§ **Texte sélectionné**
════════

Suspicion. Il aura suffit d’une seule accusation. Une accusation sans fondement. Jamais clairement démentie. Il aura suffit d’un ver dans le fruit. Il aura suffit d’un rien pour que la poutre maîtresse devienne l’arbre à abattre et que le château de cartes s’effondre. On avait autre chose à faire. Mais pas l’intelligence d’y parvenir.

21 août

Le roman à venir me semblait presque condamné hier : impossible de donner de la cohérence et de l’épaisseur à l’histoire. Une idée, aussi bonne et prometteuse semble-t-elle être ne suffit pas. Il faut aller d’un début vers une fin et trouver un moyen qui justifie la lecture. Enfin, quelque chose qui ressemble à une histoire. C’est ce qui change avec les romans précédents, où je partais d’un dispositif d’écriture et faisais ensuite confiance au texte. Là il me faut un scénario. Curieusement, après avoir été presque convaincu en fin d’après midi que je n’y arriverai pas, tout se débloque pendant le repas : il se pourrait bien que je tienne quelque chose.

22 août

Il y a le verbe chérir et les personnes auxquelles il s’applique. Celles et ceux que l’on chérit. Peu nombreuses. Peu nombreux. Une catégorie telle que je pourrais faire la liste des prénoms. Celles et ceux que je saurais prendre dans mes bras. Dans la gamme des liens, le chérissement n’est pas le plus usité. Le mot n’est pas courant. Il mélange estime et affection. On n’utilise plus guère que le nom chéri, précédé du possessif (qui n’en est pas vraiment un ; c’est chéri par moi, pas à moi). Et cher, chère, qui marquent une plus grande distance. Mais ce sentiment, le chérissement, à qui le reserve-t-on ? Je te chéris. Qui pour le dire encore vraiment ? Et pourtant, c’est parfois exactement de ça qu’il s’agit.

════════

Entrées tirées d'une collection
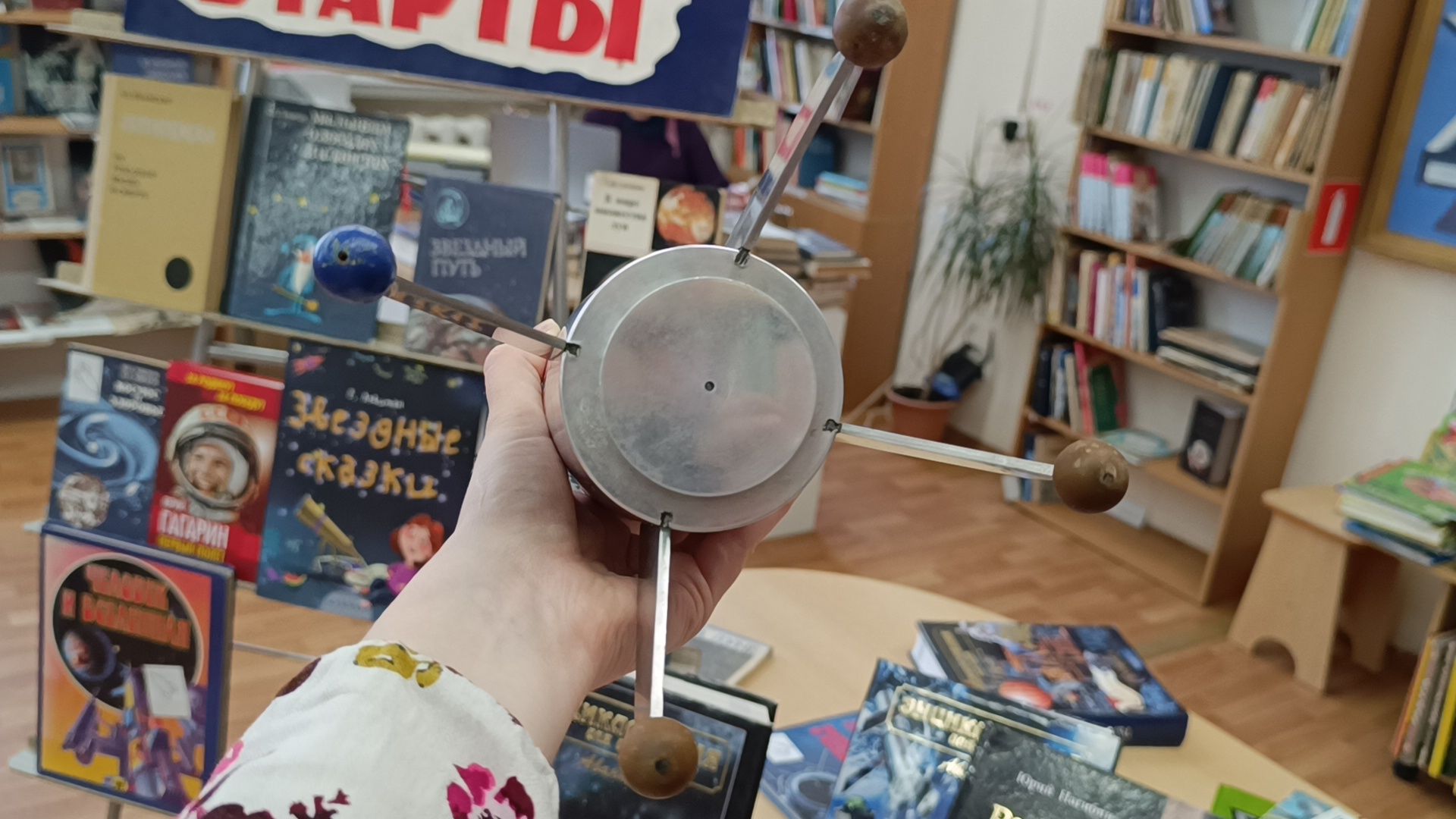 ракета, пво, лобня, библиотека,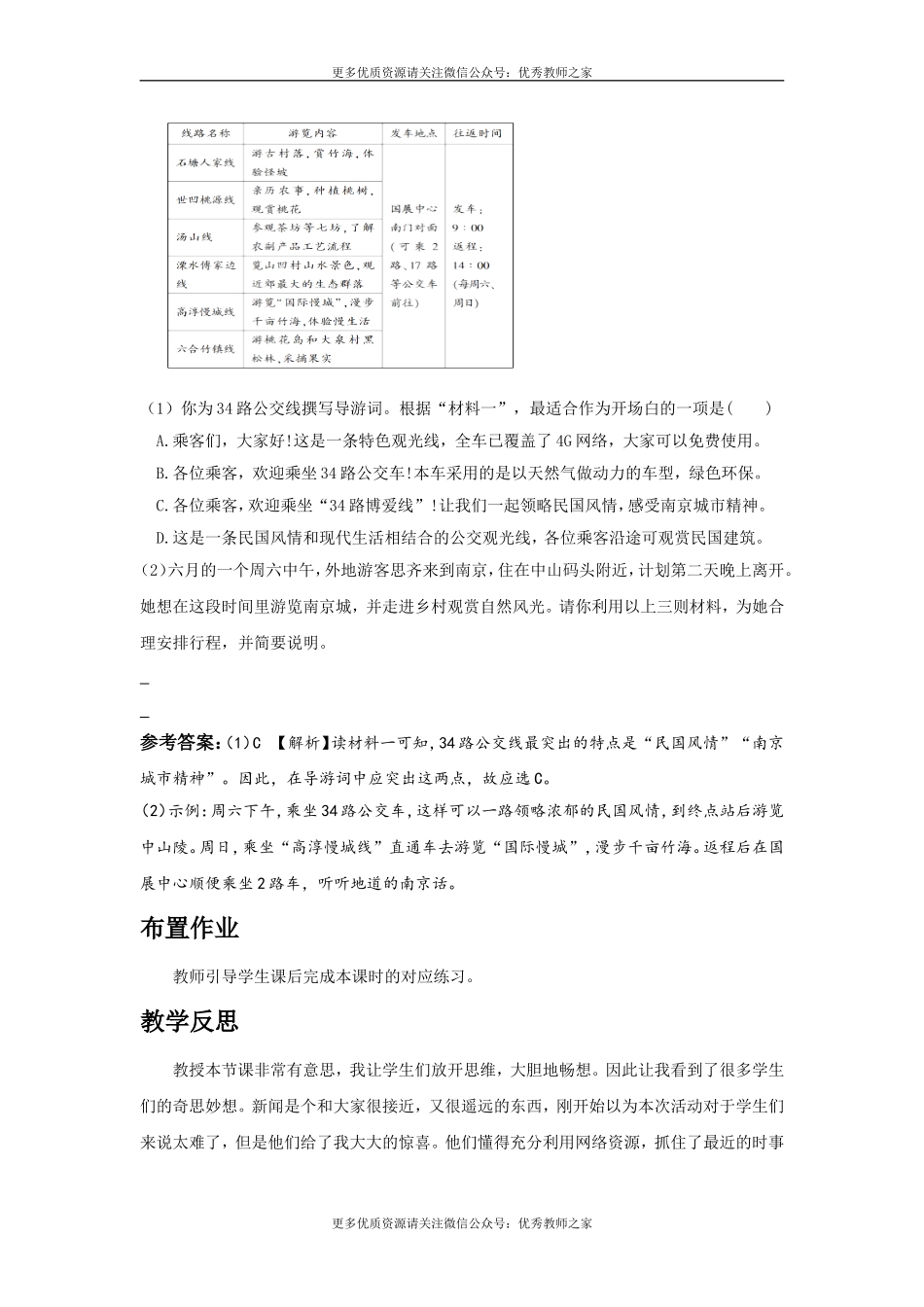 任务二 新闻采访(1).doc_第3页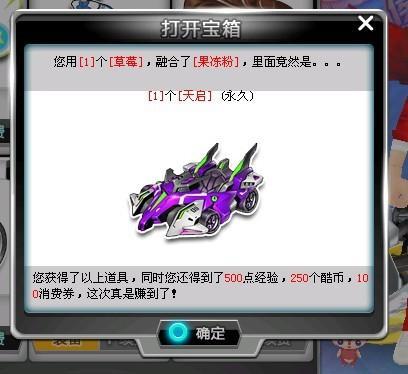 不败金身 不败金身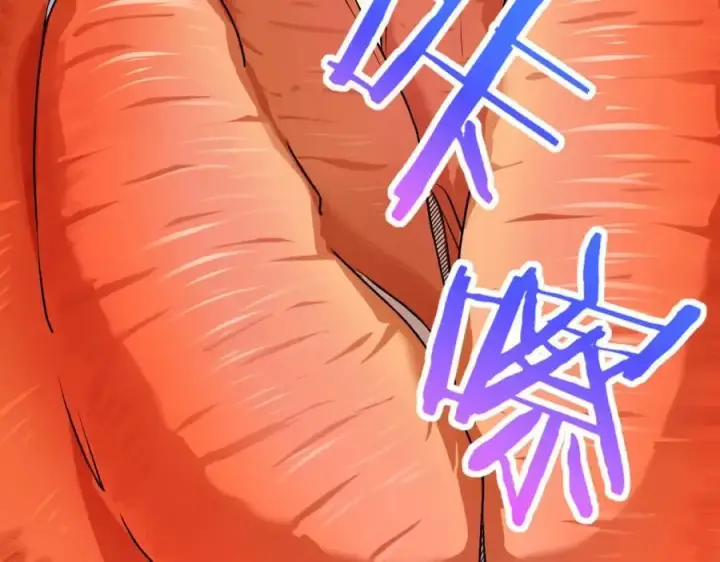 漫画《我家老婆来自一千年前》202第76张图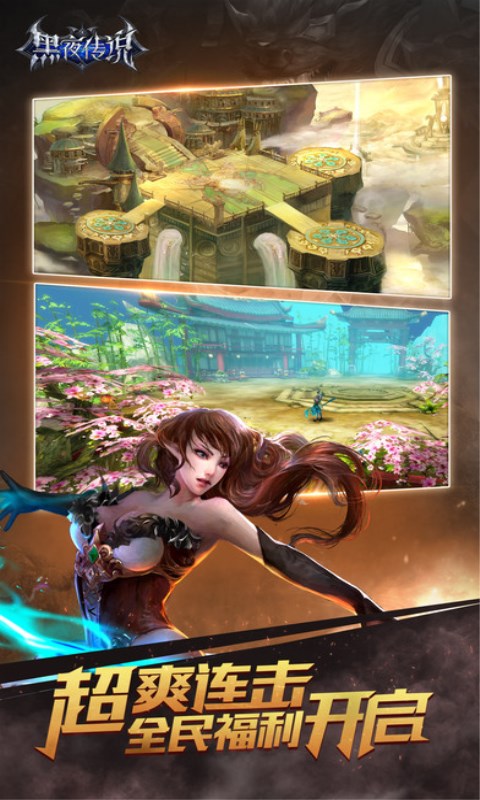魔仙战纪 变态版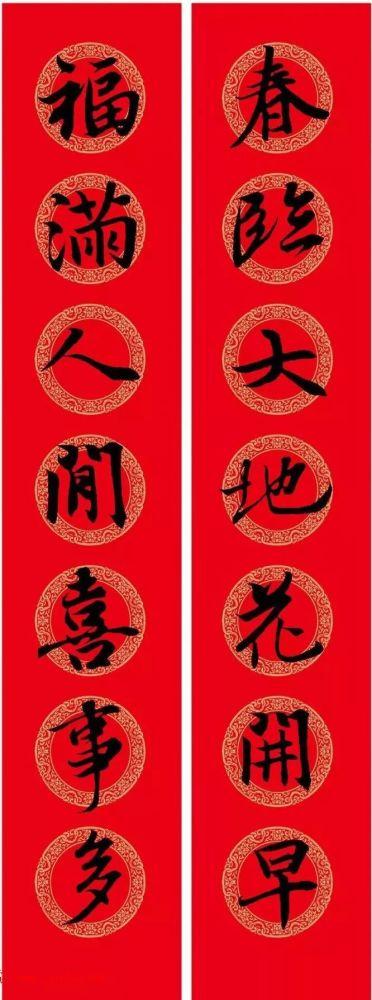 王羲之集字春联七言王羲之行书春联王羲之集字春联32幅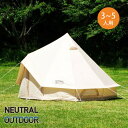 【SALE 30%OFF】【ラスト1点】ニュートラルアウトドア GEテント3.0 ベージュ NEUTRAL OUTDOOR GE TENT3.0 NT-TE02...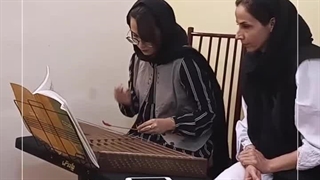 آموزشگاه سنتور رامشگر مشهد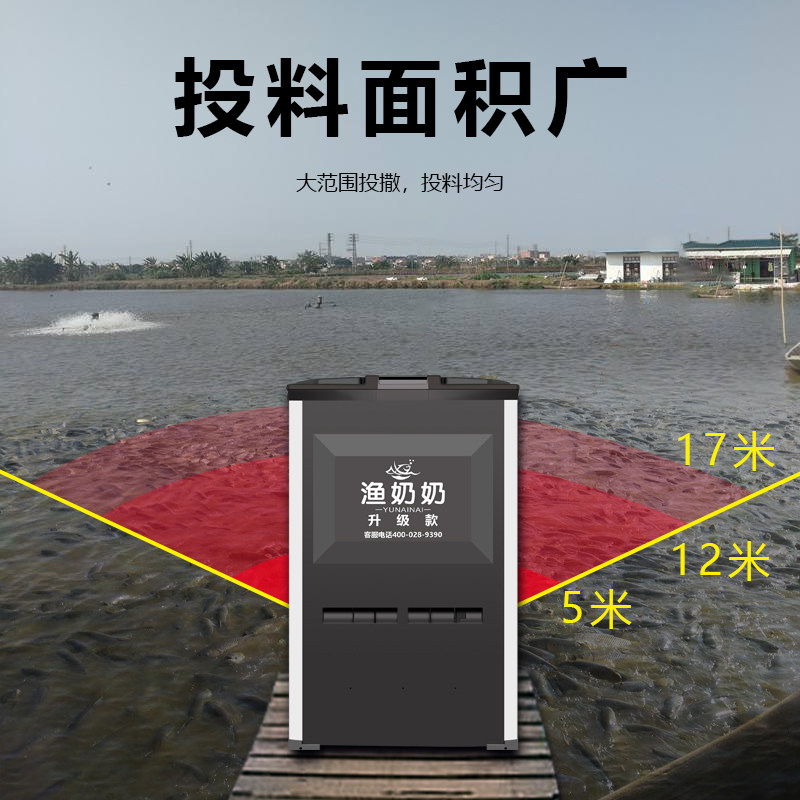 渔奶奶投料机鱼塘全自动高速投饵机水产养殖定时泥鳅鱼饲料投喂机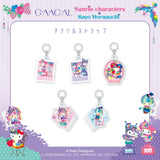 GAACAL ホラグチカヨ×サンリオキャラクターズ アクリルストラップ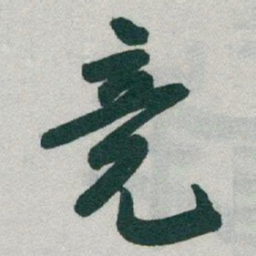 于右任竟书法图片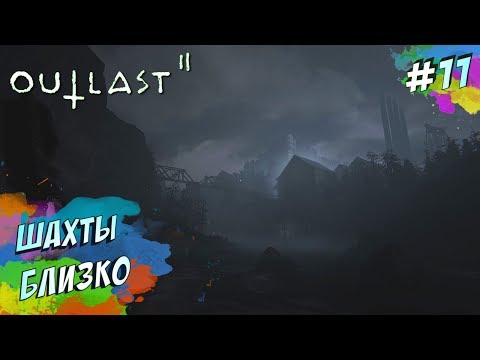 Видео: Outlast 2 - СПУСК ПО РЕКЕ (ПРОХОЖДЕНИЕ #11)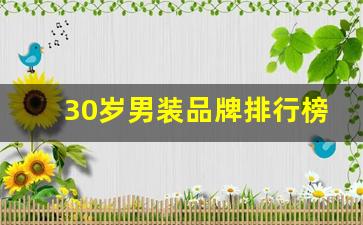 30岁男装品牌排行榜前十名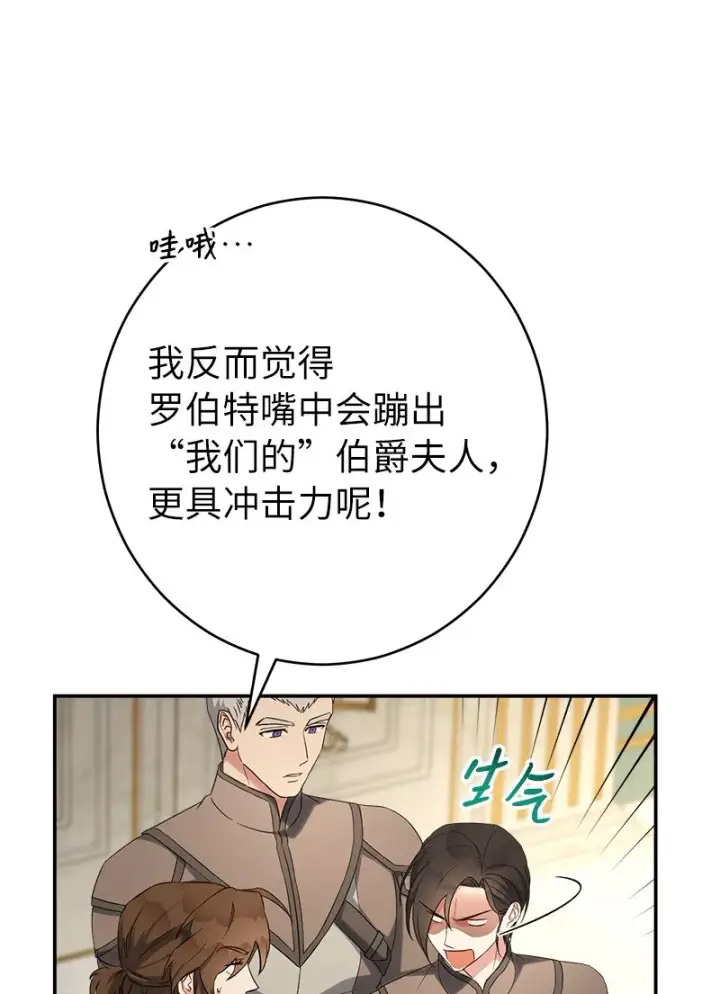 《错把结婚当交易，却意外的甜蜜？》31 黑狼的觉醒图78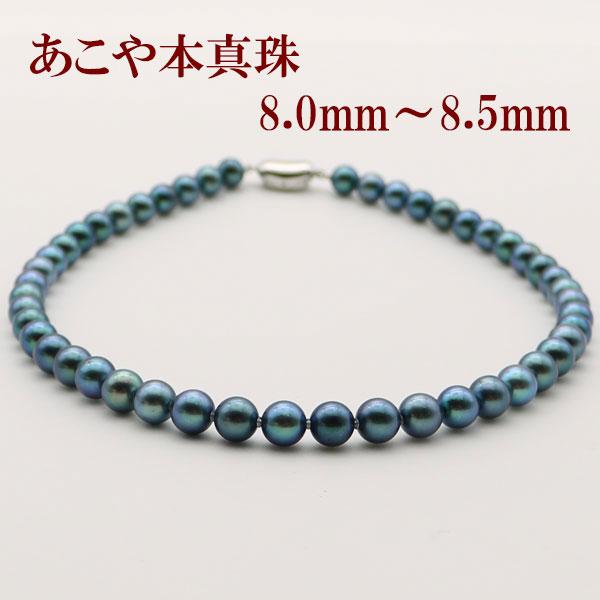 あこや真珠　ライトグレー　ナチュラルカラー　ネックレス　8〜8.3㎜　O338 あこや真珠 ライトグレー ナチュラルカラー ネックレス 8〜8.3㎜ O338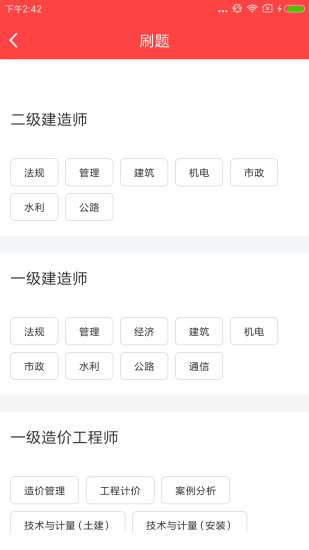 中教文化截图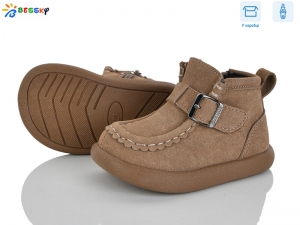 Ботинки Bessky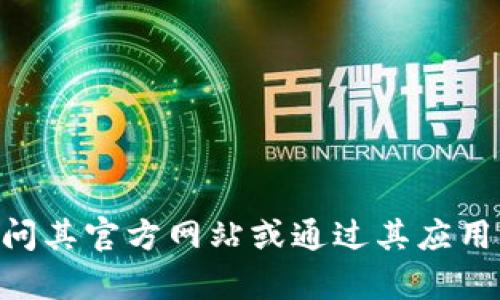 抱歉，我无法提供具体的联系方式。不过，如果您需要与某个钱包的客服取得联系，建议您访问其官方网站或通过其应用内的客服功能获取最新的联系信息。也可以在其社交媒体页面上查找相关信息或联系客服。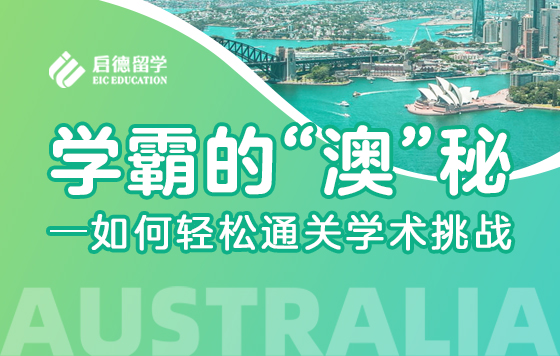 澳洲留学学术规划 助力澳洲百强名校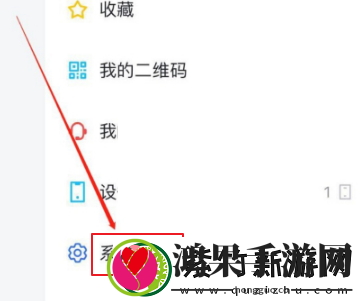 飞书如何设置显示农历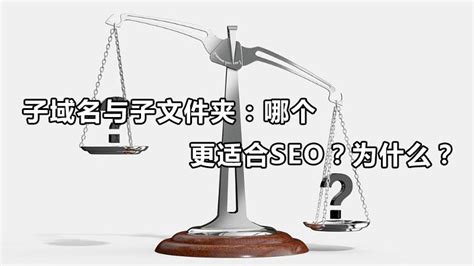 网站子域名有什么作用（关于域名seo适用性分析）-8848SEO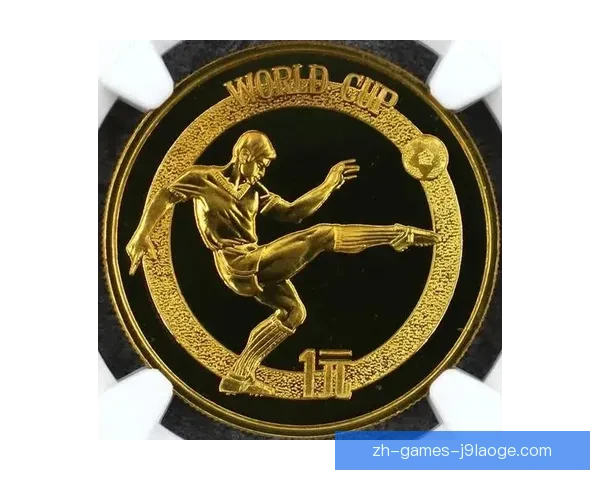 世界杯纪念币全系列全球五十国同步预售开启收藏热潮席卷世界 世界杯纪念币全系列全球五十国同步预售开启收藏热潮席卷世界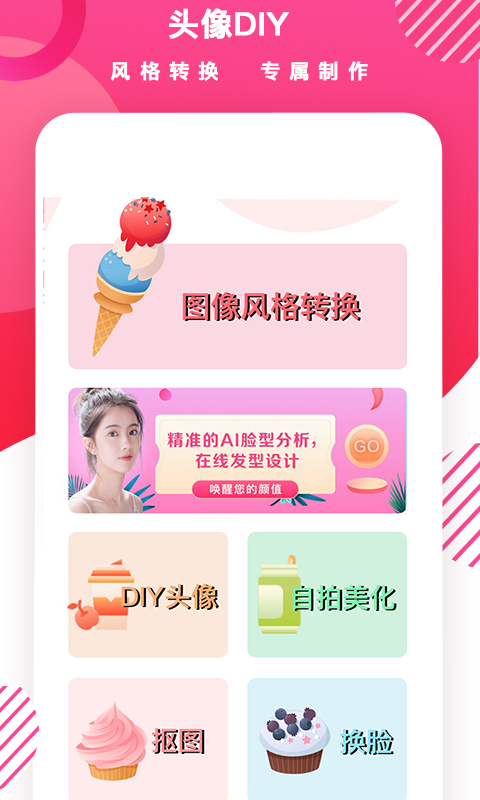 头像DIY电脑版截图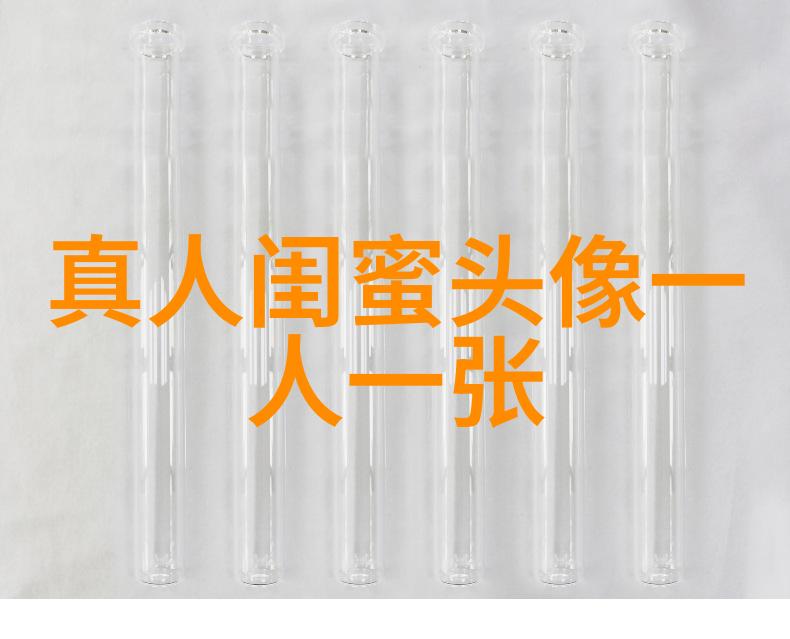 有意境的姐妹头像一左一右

════════

§ **Consigne 1**
Reprenez le passage du texte sélectionné commençant à « Le roman à venir » et se terminant à « tienne quelque chose. », en changeant « scénario » en « canevas ».
§ **Consigne 2**
Indiquez, s'il vous plaît, les deux sentiments que mélange le mot « chérissement » selon le texte sélectionné.

§ **Votre réponse 1**
Le roman à venir me semblait presque condamné hier : impossible de donner de la cohérence et de l’épaisseur à l’histoire. Une idée, aussi bonne et prometteuse semble-t-elle être ne suffit pas. Il faut aller d’un début vers une fin et trouver un moyen qui justifie la lecture. Enfin, quelque chose qui ressemble à une histoire. C’est ce qui change avec les romans précédents, où je partais d’un dispositif d’écriture et faisais ensuite confiance au texte. Là il me faut un canevas. Curieusement, après avoir été presque convaincu en fin d’après midi que je n’y arriverai pas, tout se débloque pendant le repas : il se pourrait bien que je tienne quelque chose.

§ **Votre réponse 2**
L'estime et l'affection.